The measure $\mu=\sum_n\mu_n$ where $\mu_n(\cdot)=\mu(\cdot\cap A_n)$. Each $\mu_n$ is a finite measure.
Now, applying the result to each $\mu_n$ you obtain a countable collection $\mathcal{S}_n$ of simple functions that is dense in $L_p(\mu_n)$. As each $\mu_n$ is concentrated on $A_n$, one may assume without loss of generality that the elements in $\mathcal{S}_n$ are carried by $A_n$, that is, each $s\in \mathcal{S}_n$ satisfies $\{|s|>0\}\subset A_n$.
Now, consider
$$\mathscr{S}_n=\{s_1+\ldots+s_n: s_j\in\mathcal{S}_j\}$$
It is easy to check that $\mathscr{S}_n$ is countable and that functions in $\mathscr{S}_n$ are carried by $\bigcup^n_{j=1}A_j$.

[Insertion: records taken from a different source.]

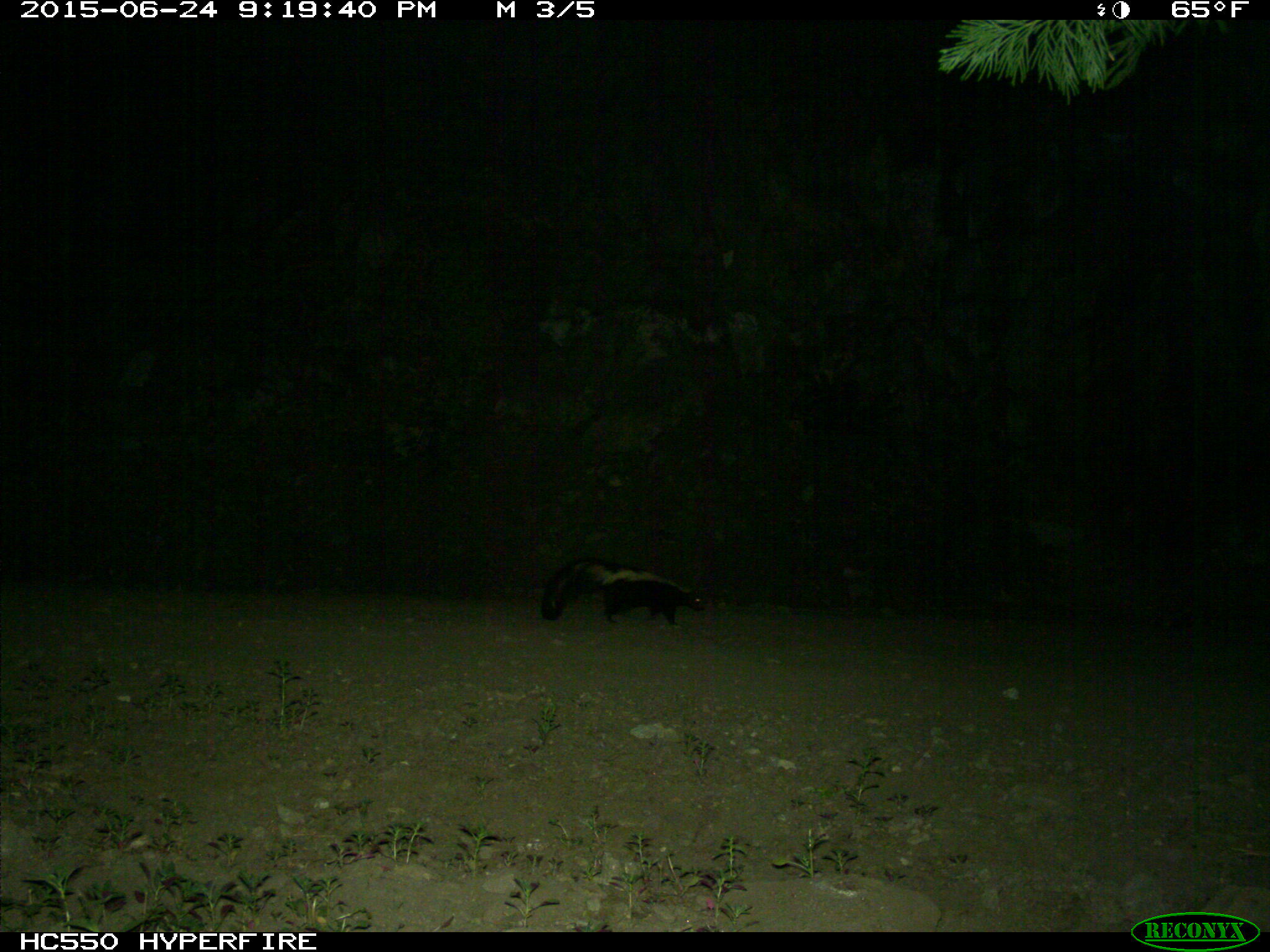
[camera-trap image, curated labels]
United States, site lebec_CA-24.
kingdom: Animalia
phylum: Chordata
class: Mammalia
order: Carnivora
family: Mephitidae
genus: Mephitis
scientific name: Mephitis mephitis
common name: striped skunk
Mephitis mephitis (striped skunk).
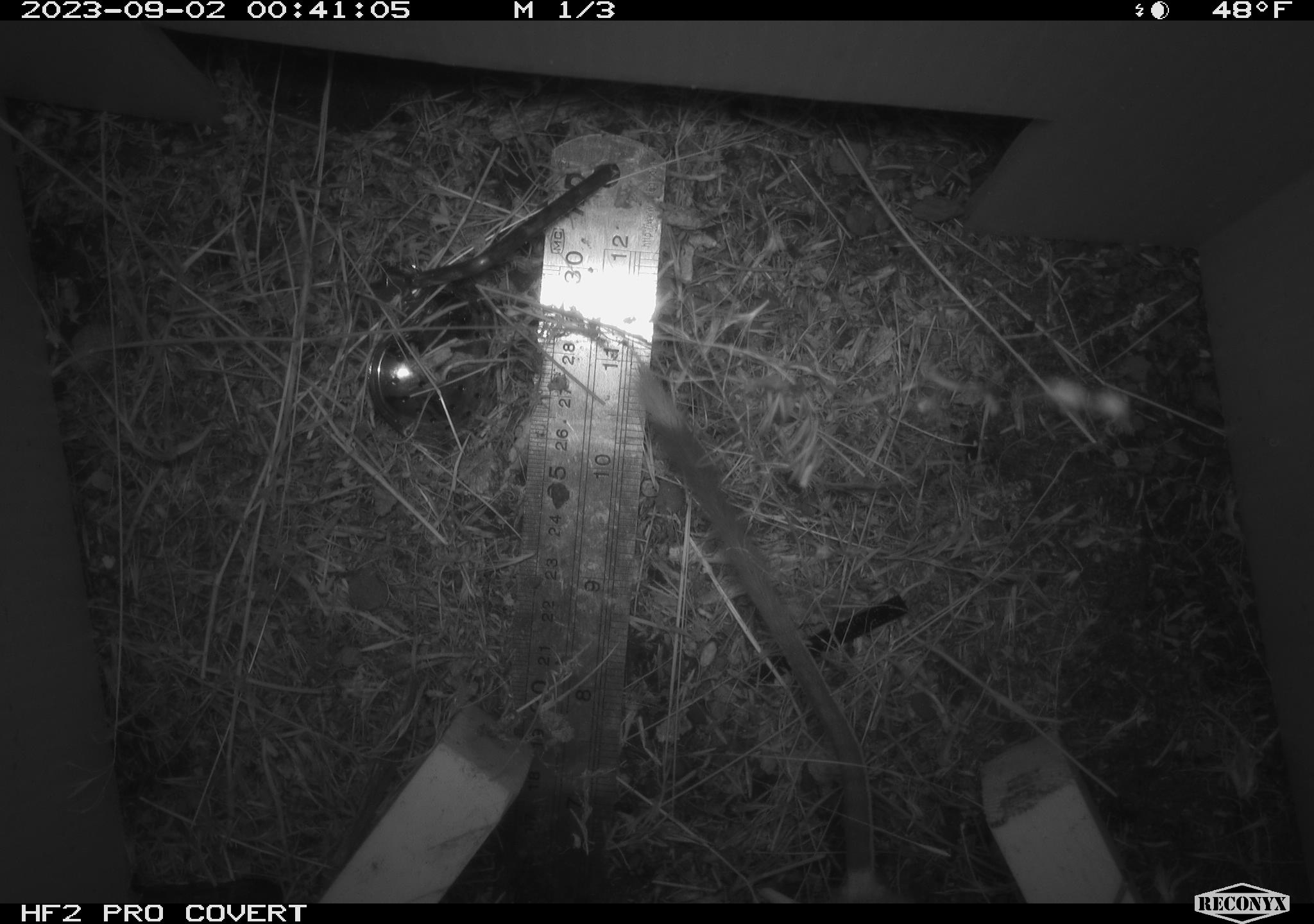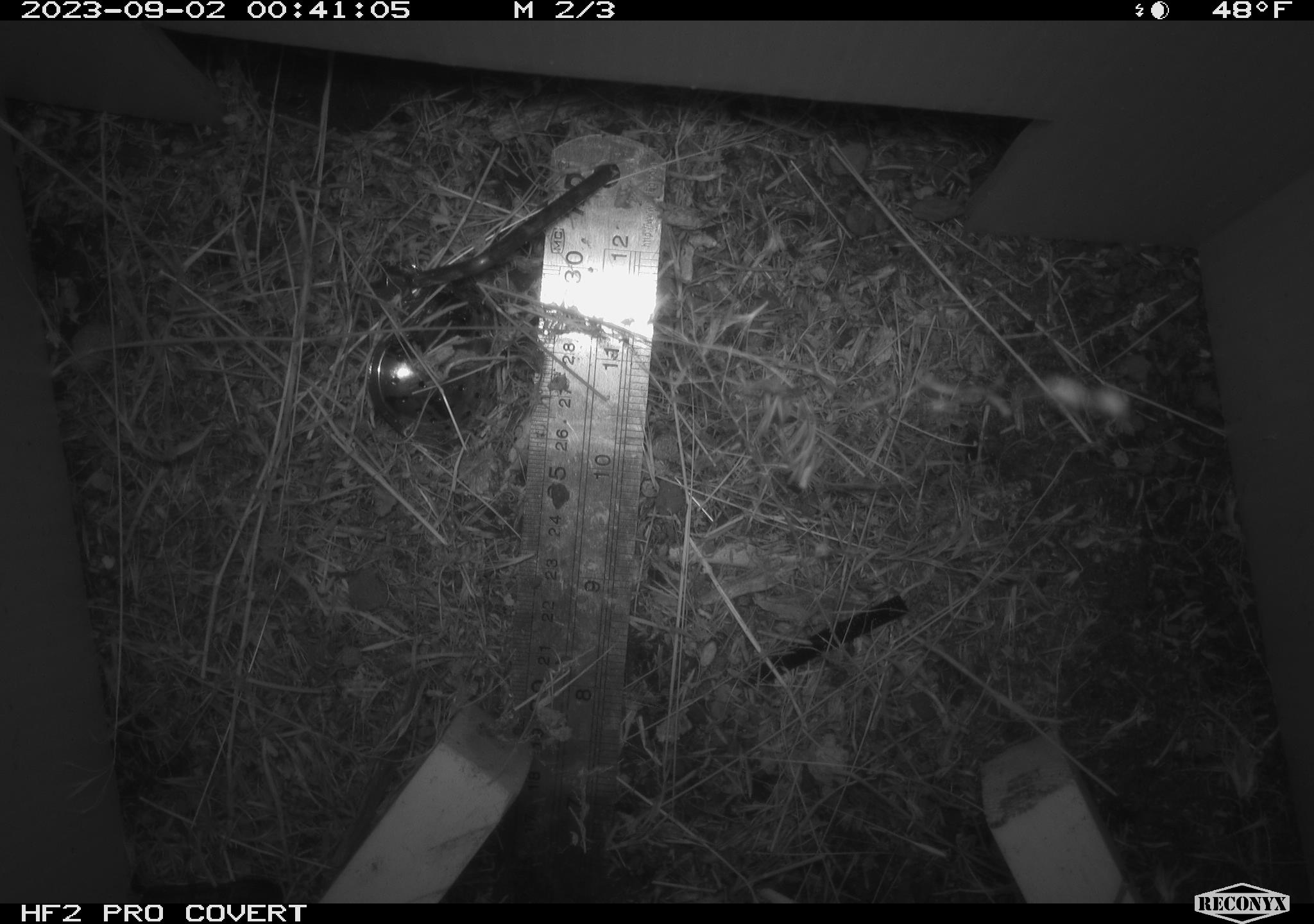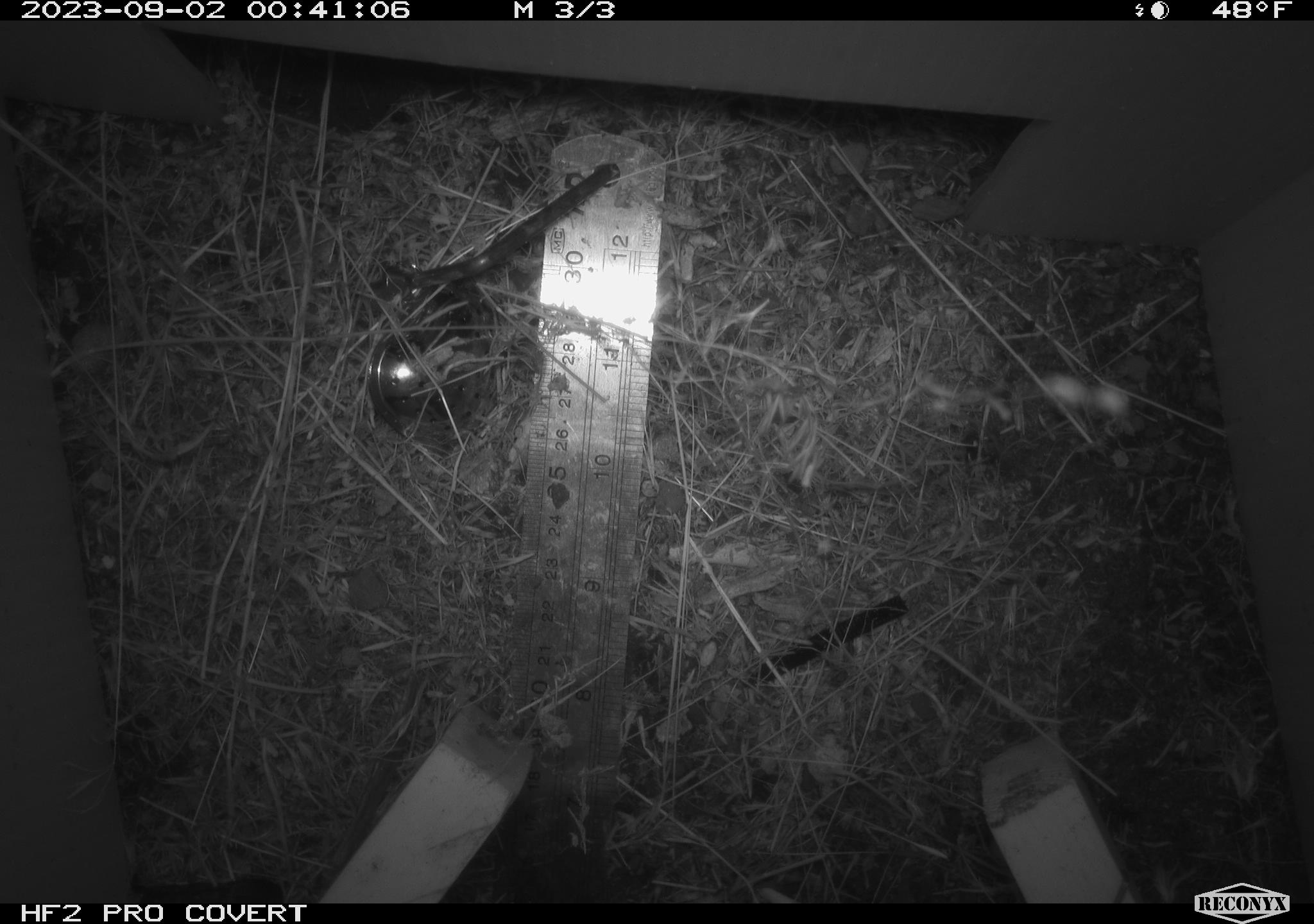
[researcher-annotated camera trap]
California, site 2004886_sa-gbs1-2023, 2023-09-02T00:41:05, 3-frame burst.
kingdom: Animalia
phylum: Chordata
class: Mammalia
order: Rodentia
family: Heteromyidae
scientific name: Heteromyidae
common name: kangaroo rats and pocket mice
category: heteromyidae family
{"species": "heteromyidae family (kangaroo rats and pocket mice) (Heteromyidae)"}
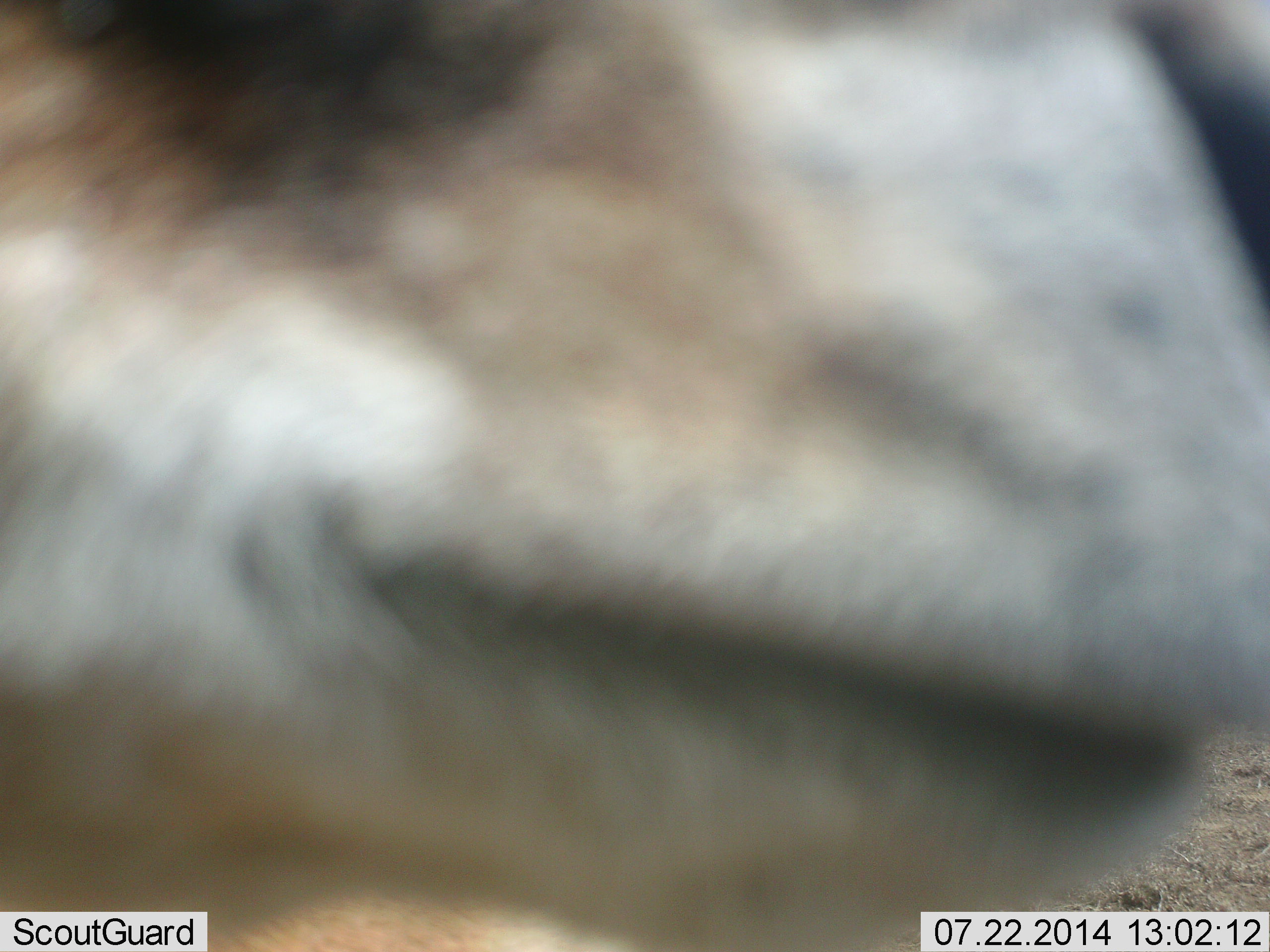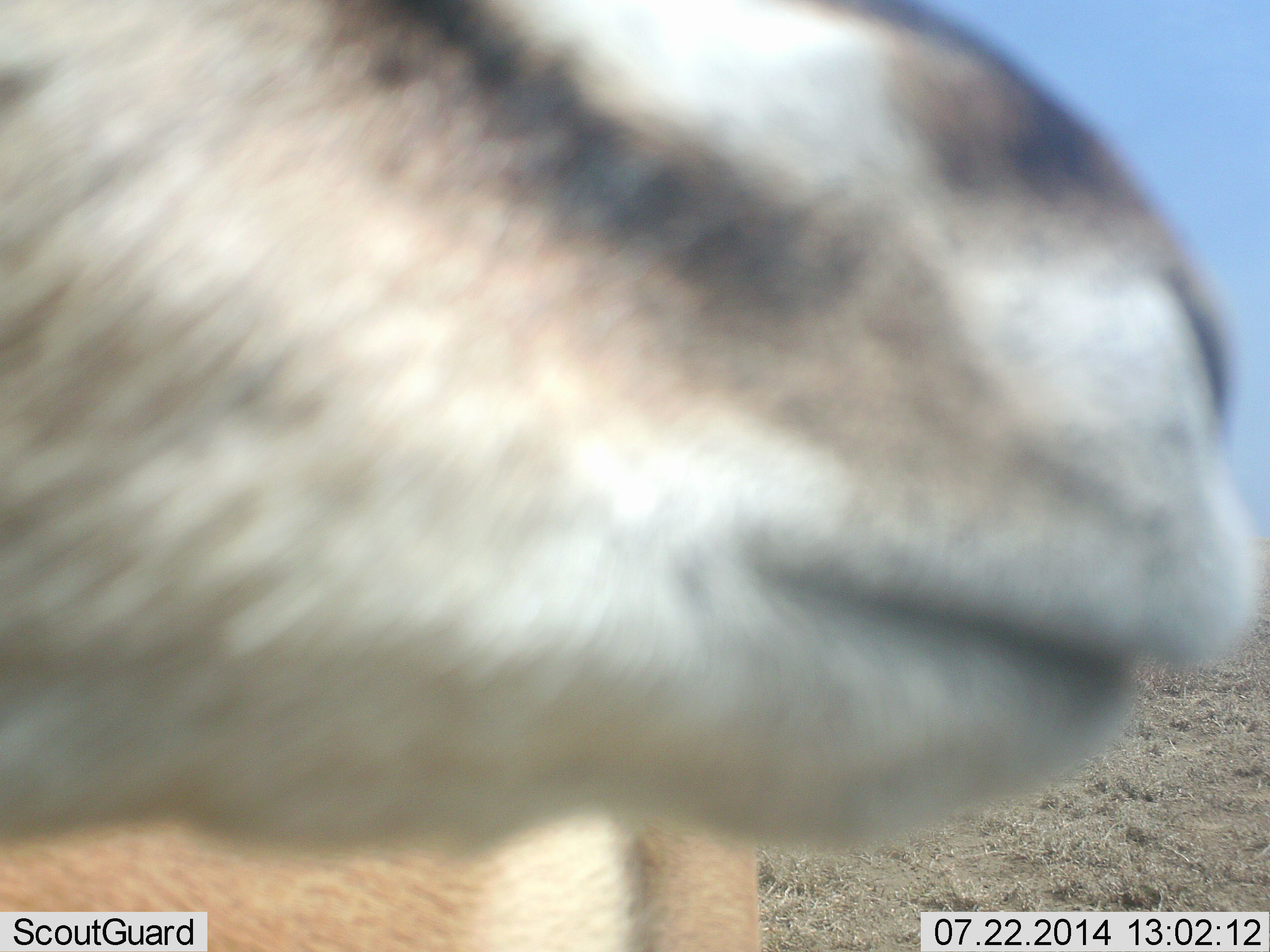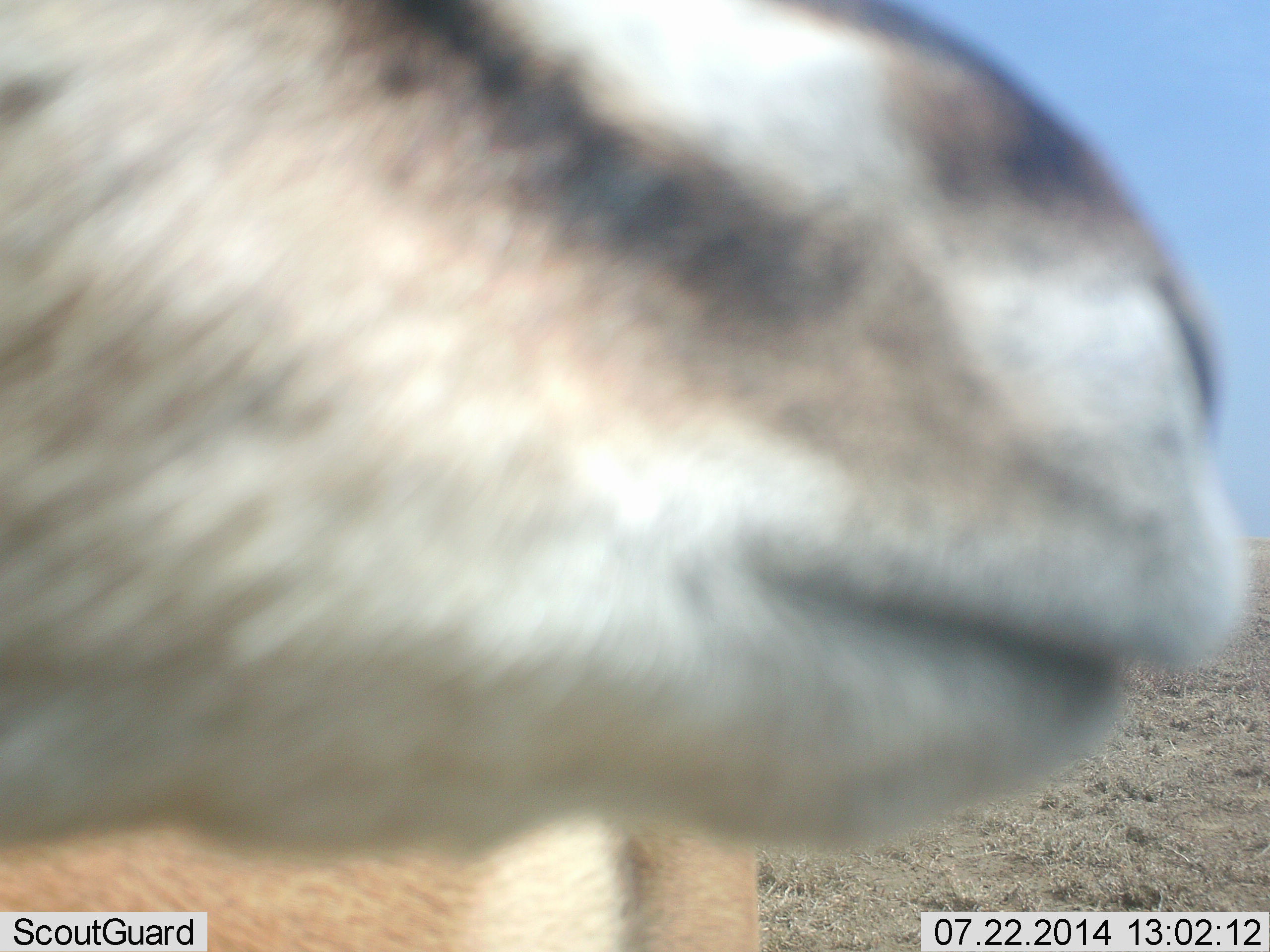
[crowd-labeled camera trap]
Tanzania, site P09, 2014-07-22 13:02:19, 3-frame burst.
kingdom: Animalia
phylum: Chordata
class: Mammalia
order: Artiodactyla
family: Bovidae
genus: Eudorcas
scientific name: Eudorcas thomsonii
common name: thomson's gazelle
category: gazellethomsons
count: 1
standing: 80%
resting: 0%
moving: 0%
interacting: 30%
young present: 0%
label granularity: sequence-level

Let $f\in L_p(\mu)$ and $\varepsilon>0$. Choose $N$ large enough so that
$$\int_{\bigcup_{n>N}A_n}|f|^p\,d\mu=\sum_{n>N}\int_{A_n}|f|^p\,d\mu<\varepsilon^p/2$$
For each $1\leq n\leq N$ choose $s_j\in\mathcal{S}_j$ such that
$$\int_{A_j}|f-s_j|^p\,d\mu<\varepsilon^p2^{-j-1}$$
Let $s=s_1+\ldots +s_N$. Notice that $s\in\mathscr{S}_N$ and
$$\int_{\bigcup^N_{j=1}A_j}|f-s|^p\,d\mu=\sum^N_{j=1}\int_{A_j}|f-s_j|^p\,d\mu<\varepsilon^p/2$$
In other words
$$\|f-s\|^p_{L_p(\mu)}=\Big\|\mathbb{1}_{\bigcup^N_{j=1}A_j}(f-s)\Big\|^p_{L_p(\mu)} +\Big\|\mathbb{1}_{\bigcup_{n>N}A_n}f\big\|^p_{L_p(\mu)}<\varepsilon^p
$$
The collection $\mathscr{S}=\bigcup_n\mathscr{S}_n$ is dense countable (for each $\mathscr{S}_n$ is countable).

All this shows that it is enough to prove to desired result for finite measures.